> **EXERCISE DIRECTIONS**:
Print the line that contains "Taking a look, is" and every line after it through the last line of the records below, exactly as written and nothing else.
--*--
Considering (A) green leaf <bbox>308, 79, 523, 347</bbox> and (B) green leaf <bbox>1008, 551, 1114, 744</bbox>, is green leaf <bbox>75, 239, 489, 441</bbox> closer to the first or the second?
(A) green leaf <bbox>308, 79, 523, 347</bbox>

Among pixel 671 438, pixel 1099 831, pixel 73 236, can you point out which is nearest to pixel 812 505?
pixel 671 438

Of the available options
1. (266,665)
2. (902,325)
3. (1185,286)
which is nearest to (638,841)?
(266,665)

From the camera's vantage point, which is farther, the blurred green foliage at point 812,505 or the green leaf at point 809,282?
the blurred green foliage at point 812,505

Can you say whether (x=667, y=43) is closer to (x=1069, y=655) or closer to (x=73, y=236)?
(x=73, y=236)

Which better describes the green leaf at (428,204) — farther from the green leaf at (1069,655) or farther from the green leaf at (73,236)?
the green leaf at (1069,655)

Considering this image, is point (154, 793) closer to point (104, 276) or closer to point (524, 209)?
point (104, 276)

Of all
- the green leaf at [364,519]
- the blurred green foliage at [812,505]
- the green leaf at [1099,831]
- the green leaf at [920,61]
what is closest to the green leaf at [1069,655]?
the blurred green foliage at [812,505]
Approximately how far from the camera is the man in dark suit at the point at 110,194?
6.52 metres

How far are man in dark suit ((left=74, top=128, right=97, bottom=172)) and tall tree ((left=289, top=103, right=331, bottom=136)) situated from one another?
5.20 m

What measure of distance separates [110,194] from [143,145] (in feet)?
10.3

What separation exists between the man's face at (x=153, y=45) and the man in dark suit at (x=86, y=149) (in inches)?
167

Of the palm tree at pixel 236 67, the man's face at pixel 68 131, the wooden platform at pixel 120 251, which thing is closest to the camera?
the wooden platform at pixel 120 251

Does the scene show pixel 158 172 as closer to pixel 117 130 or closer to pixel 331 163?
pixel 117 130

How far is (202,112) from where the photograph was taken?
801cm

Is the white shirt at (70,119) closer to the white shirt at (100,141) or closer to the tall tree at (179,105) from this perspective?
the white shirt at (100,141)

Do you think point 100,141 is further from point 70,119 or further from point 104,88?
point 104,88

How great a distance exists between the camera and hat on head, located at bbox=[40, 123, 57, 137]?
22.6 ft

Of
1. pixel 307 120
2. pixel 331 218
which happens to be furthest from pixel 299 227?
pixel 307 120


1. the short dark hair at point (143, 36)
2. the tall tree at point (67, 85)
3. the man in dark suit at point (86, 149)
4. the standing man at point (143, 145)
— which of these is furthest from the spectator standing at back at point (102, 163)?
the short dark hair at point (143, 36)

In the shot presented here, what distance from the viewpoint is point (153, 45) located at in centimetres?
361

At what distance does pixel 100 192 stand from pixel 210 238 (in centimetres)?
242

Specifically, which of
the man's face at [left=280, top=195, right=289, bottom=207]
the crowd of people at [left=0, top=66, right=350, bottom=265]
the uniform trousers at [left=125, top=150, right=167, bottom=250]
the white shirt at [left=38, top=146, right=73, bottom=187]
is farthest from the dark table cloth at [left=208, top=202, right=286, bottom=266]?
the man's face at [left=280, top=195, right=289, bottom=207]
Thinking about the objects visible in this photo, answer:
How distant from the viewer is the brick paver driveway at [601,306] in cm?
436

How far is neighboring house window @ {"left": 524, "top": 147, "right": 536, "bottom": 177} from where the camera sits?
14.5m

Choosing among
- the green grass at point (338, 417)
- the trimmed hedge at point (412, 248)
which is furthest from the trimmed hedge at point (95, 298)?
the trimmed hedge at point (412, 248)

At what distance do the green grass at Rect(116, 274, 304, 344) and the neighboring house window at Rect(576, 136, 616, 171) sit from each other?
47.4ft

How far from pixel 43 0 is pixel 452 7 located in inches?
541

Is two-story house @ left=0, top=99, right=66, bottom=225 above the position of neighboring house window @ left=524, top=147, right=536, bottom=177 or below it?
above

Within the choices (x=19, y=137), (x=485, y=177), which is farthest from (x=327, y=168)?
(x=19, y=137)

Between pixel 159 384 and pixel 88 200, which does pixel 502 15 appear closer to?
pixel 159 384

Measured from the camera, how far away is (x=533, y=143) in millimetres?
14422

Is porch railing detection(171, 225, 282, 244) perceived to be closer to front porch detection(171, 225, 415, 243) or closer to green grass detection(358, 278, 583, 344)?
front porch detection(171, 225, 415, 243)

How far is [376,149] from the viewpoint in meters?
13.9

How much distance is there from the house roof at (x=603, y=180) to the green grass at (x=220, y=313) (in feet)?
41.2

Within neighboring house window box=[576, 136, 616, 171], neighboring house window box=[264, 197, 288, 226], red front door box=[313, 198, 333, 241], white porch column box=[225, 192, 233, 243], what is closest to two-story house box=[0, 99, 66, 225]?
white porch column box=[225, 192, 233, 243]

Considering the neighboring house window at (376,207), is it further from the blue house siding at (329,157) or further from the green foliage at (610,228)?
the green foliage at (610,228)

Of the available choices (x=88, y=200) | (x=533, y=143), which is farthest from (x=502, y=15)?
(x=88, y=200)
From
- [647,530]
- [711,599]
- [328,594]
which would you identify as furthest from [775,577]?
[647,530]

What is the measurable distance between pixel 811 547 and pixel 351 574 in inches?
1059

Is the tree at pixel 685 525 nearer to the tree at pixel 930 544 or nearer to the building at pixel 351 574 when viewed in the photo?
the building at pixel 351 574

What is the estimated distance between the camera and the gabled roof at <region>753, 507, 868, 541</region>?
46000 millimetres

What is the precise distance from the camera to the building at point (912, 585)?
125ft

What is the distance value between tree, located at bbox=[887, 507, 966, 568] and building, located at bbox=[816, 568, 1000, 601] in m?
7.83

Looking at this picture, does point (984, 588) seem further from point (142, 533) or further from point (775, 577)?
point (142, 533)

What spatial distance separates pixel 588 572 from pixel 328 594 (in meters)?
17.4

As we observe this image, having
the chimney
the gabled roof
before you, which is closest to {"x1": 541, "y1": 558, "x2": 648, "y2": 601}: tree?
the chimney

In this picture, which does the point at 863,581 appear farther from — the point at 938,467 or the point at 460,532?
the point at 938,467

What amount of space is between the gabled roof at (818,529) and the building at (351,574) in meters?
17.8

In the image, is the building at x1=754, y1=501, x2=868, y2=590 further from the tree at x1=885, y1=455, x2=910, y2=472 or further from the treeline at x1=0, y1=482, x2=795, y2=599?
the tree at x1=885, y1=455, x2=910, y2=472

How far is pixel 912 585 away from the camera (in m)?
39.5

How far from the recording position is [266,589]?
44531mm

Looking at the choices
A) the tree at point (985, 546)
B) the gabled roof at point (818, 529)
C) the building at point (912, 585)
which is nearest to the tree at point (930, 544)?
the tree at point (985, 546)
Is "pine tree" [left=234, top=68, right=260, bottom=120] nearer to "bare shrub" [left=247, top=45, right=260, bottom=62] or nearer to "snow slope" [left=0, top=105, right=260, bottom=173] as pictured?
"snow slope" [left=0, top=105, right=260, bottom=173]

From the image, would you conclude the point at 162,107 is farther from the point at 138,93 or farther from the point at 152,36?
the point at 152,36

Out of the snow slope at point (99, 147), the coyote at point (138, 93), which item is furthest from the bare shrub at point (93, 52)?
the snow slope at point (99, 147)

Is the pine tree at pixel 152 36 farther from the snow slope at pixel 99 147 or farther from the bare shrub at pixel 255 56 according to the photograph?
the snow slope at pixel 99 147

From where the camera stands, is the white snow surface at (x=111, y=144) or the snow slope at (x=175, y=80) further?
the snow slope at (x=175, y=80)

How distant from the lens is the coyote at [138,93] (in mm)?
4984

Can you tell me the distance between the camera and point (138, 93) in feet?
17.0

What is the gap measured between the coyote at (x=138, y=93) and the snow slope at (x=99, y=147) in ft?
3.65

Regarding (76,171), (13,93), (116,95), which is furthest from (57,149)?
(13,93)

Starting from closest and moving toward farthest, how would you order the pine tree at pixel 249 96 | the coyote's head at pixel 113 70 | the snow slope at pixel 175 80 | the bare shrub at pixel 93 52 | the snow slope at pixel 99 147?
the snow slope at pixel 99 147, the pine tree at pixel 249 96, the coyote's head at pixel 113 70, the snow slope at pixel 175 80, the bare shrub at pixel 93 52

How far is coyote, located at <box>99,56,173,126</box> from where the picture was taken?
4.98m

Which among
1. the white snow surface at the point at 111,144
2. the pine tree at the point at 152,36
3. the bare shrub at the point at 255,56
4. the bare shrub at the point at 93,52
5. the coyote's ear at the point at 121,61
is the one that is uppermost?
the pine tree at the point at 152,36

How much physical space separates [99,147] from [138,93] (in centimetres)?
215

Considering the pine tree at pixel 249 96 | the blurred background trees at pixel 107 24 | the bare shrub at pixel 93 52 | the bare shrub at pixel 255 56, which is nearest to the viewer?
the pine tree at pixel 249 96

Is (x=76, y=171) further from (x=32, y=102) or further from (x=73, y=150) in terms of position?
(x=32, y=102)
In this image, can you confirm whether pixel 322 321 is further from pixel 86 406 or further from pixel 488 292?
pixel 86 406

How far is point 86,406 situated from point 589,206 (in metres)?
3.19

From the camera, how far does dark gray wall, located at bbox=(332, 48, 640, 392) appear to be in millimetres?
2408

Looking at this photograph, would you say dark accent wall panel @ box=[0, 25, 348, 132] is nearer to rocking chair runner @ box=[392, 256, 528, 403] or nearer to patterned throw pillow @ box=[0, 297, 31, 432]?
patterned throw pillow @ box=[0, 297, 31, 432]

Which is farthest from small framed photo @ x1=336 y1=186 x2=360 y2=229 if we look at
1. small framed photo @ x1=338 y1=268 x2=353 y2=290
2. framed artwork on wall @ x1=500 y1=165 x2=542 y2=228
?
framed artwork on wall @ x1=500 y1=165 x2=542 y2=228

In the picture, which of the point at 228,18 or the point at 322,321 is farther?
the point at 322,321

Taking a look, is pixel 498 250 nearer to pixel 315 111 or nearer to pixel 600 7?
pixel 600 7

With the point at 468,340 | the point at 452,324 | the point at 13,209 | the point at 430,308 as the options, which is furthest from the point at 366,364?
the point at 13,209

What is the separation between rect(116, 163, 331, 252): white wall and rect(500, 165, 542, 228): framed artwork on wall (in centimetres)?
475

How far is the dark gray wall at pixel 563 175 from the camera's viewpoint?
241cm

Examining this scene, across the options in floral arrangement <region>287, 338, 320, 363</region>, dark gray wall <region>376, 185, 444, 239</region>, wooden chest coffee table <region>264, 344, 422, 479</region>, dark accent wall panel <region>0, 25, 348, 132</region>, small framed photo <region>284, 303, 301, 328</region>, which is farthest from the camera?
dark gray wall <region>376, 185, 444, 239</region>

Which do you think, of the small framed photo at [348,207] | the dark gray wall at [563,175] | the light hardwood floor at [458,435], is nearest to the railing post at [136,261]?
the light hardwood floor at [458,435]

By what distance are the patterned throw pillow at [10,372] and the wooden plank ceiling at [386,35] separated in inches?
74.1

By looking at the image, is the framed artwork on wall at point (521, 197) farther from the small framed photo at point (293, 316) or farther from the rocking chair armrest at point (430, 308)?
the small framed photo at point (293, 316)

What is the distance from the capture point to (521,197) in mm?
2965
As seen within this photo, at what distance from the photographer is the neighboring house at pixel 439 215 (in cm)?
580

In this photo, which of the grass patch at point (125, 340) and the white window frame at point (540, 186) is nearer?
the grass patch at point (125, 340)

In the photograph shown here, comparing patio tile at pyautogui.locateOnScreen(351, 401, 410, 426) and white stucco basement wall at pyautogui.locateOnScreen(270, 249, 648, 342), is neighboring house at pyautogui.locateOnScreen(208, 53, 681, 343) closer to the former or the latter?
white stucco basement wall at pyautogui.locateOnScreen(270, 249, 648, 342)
--*--
> **WRITTEN ANSWER**:
Taking a look, is pixel 498 250 nearer to pixel 315 111 or nearer to pixel 600 7?
pixel 600 7

With the point at 468,340 | the point at 452,324 | the point at 13,209 | the point at 430,308 as the options, which is furthest from the point at 366,364?
the point at 13,209

What is the separation between rect(116, 163, 331, 252): white wall and rect(500, 165, 542, 228): framed artwork on wall (in centimetres)?
475

How far is the dark gray wall at pixel 563 175 from the camera's viewpoint?
241cm

Examining this scene, across the options in floral arrangement <region>287, 338, 320, 363</region>, dark gray wall <region>376, 185, 444, 239</region>, wooden chest coffee table <region>264, 344, 422, 479</region>, dark accent wall panel <region>0, 25, 348, 132</region>, small framed photo <region>284, 303, 301, 328</region>, which is farthest from the camera?
dark gray wall <region>376, 185, 444, 239</region>

Which do you think, of the small framed photo at [348,207] | the dark gray wall at [563,175] | the light hardwood floor at [458,435], is nearest to the railing post at [136,261]?
the light hardwood floor at [458,435]

By what distance are the patterned throw pillow at [10,372] and the wooden plank ceiling at [386,35] separated in inches?
74.1

By looking at the image, is the framed artwork on wall at point (521, 197) farther from the small framed photo at point (293, 316) or farther from the rocking chair armrest at point (430, 308)?
the small framed photo at point (293, 316)

What is the distance from the capture point to (521,197) in mm?
2965
As seen within this photo, at what distance from the photographer is the neighboring house at pixel 439 215 (in cm)?
580

In this photo, which of the grass patch at point (125, 340) and the white window frame at point (540, 186) is nearer?
the grass patch at point (125, 340)

In the photograph shown here, comparing patio tile at pyautogui.locateOnScreen(351, 401, 410, 426) and white stucco basement wall at pyautogui.locateOnScreen(270, 249, 648, 342), is neighboring house at pyautogui.locateOnScreen(208, 53, 681, 343) closer to the former or the latter?
white stucco basement wall at pyautogui.locateOnScreen(270, 249, 648, 342)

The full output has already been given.